Стоило ей уйти, как я тут же оделся и пошел вниз. Стэн подметал тротуар перед домом. Я попробовал пройти мимо, чтобы он не заметил, но он заметил. «А по виду не скажешь, что заболел», – сказал он, смахивая охапку листьев с тротуара на мостовую. Я сказал: «Это внутренняя болезнь». Он спросил: «И куда же наш больной направляется?» Я сказал: «В аптеку на Восемьдесят четвертой улице, купить сосулек от кашля». Ложь № 3. На самом деле я пошел в мастерскую «Фрейзер и сыновья», в которой ремонт замков, на Семьдесят девятой.

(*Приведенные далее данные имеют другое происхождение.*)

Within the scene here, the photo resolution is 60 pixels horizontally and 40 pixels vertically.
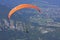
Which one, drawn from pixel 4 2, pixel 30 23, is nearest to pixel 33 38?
pixel 30 23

«Опять за запасными ключами?» – спросил Уолт. Я ответил на его хай-файв, достал ключ и спросил, что он мне может про него рассказать. «Это от какого-то ящичка», – сказал он, держа его перед лицом и рассматривая поверх очков. «Даже, пожалуй, сейфа. Это ясно по форме». Он указал на панель с крючками на стене мастерской, где висела куча разных ключей. «Видишь, эти совсем другие. Твой значительно толще. Его труднее сломать». Я провел рукой по всем ключам на стене, до которых смог дотянуться, и от этого мне почему-то стало спокойнее. «Но вряд ли от встроенного сейфа. Что-нибудь не слишком большое. И наверняка переносное. Может быть, даже касса. Старого образца. Или какой-нибудь допотопный генератор». Тут я немного раскололся, хотя и знаю, что нет ничего смешного, когда человек – дегенератор. «Это старый ключ, – сказал он. – Ему лет двадцать, а то и все тридцать». – «Откуда вы знаете?» – «Я про ключи все знаю». – «Клево». – «Многие сейфы теперь вообще без ключей». – «Как это?» – «Ключами уже почти никто не пользуется». – «Я пользуюсь», – сказал я и показал ему ключ от нашей квартиры. «Я знаю, что ты пользуешься, – сказал он. – Но таких, как ты, скоро совсем не останется. Сегодня все замки электронные. Открываются дистанционно. Или распознают отпечаток пальца». – «Но это же круто». – «Мне ключи больше нравятся». Я задумался на минуту, а потом у меня возникли гири на сердце. «Если таких, как я, скоро не останется, что же будет с вашим бизнесом?» – «Придется перепрофилироваться, – сказал он. – Как магазин пишущих машинок. Пока мы нужны, а скоро станем достопримечательностью». – «Может, вам открыть другой бизнес?» – «Мне этот нравится».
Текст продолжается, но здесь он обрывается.